Your task: Copy out the lines of the data below word for word, starting with the line that contains "From the image, can" and continuing through the last line of the data.

[Excerpts of spatial question data]
# # # #

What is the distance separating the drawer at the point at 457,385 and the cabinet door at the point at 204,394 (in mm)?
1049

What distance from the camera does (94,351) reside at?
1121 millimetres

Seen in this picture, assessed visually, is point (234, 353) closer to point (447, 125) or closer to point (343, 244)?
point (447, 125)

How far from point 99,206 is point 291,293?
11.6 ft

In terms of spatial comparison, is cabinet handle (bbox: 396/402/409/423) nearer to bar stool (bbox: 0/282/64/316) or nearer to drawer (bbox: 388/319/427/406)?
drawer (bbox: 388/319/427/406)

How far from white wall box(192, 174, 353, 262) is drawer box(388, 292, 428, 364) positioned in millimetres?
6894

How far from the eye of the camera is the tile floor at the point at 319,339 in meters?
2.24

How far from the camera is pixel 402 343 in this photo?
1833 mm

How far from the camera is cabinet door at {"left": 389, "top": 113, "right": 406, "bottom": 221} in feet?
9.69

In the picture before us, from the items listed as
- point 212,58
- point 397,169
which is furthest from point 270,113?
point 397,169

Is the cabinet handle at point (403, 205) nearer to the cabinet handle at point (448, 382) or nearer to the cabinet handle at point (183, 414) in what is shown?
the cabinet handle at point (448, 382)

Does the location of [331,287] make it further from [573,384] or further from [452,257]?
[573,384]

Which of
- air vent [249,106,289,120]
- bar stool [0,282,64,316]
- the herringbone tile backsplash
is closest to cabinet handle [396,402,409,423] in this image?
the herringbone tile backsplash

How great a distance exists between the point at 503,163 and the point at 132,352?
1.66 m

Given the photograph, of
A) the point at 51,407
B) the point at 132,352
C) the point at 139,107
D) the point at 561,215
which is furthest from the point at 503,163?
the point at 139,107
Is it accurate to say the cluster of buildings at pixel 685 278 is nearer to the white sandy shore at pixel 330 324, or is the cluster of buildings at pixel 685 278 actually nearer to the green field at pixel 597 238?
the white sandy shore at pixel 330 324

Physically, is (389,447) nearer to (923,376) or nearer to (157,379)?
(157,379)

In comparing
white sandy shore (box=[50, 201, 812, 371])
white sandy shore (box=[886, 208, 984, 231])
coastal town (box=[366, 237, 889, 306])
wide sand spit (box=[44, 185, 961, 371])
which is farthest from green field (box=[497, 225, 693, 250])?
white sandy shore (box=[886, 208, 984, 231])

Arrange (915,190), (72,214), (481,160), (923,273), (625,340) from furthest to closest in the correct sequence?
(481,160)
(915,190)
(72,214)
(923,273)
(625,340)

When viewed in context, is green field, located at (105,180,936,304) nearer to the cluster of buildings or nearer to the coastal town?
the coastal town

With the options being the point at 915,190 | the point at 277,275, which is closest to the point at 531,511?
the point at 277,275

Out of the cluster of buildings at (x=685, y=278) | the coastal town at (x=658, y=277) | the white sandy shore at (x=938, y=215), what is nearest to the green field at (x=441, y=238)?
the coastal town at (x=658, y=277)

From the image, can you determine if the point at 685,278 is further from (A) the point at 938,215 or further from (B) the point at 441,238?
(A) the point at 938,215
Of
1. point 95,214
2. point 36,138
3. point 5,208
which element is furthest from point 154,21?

# # # #

The response:
From the image, can you determine if the point at 685,278 is further from (A) the point at 938,215 or further from (B) the point at 441,238?
(A) the point at 938,215
Of
1. point 95,214
2. point 36,138
3. point 5,208
which element is furthest from point 154,21?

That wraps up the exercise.